Vivid LipstickWhat remains fascinating is the liquidity of it. A relationship can flow through so many manifestations. It is possible for lovers to be parent and child, best friends, even adversaries. Roles shift from moment to moment.
Once I put a chair into the pool with the models and the focus turned to power and bondage. I think there’s a natural jump when you add the harness of props and possessions to thsoftness of naked interaction. That's what I look for. I put people together and wait for something to happen. When it does, I follow it and push it along and photograph it.
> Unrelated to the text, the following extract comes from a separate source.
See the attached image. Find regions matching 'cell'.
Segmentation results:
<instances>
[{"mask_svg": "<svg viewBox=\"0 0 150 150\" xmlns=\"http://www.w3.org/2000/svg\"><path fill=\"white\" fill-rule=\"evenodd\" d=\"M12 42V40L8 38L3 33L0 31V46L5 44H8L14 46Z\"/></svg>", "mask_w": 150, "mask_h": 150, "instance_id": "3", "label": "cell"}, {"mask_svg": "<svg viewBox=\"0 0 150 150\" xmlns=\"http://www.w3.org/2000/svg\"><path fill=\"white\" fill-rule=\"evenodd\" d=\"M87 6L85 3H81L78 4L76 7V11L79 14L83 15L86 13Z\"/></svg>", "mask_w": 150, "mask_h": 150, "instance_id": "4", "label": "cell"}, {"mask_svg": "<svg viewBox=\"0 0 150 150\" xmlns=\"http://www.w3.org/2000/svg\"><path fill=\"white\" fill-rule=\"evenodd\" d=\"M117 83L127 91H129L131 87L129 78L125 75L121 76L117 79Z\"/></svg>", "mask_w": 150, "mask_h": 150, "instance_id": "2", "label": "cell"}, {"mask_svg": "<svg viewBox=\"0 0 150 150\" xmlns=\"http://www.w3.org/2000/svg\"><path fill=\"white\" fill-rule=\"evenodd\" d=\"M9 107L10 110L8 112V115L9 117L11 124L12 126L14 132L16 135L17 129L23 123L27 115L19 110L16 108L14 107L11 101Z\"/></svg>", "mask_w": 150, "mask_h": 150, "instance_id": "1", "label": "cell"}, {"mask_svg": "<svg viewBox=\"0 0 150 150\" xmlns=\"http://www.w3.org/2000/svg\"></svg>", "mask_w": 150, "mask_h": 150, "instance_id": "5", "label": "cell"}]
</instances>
Another time, two women came to me at a show. They were best friends and agreed to model for me. When they got into the water and started interacting their smallest gestures began to play out archetype relationships. At one moment they were lovers, in another, mother and child. In the next, they they were friends and it was very chaste. These roles were revealed in simple physicality. How one person reaches out to one another or how a woman touches her own breasts shows all.
I believe the work allows us to look at ourselves in all our roles: the ones that please us and the ones that discomfort us.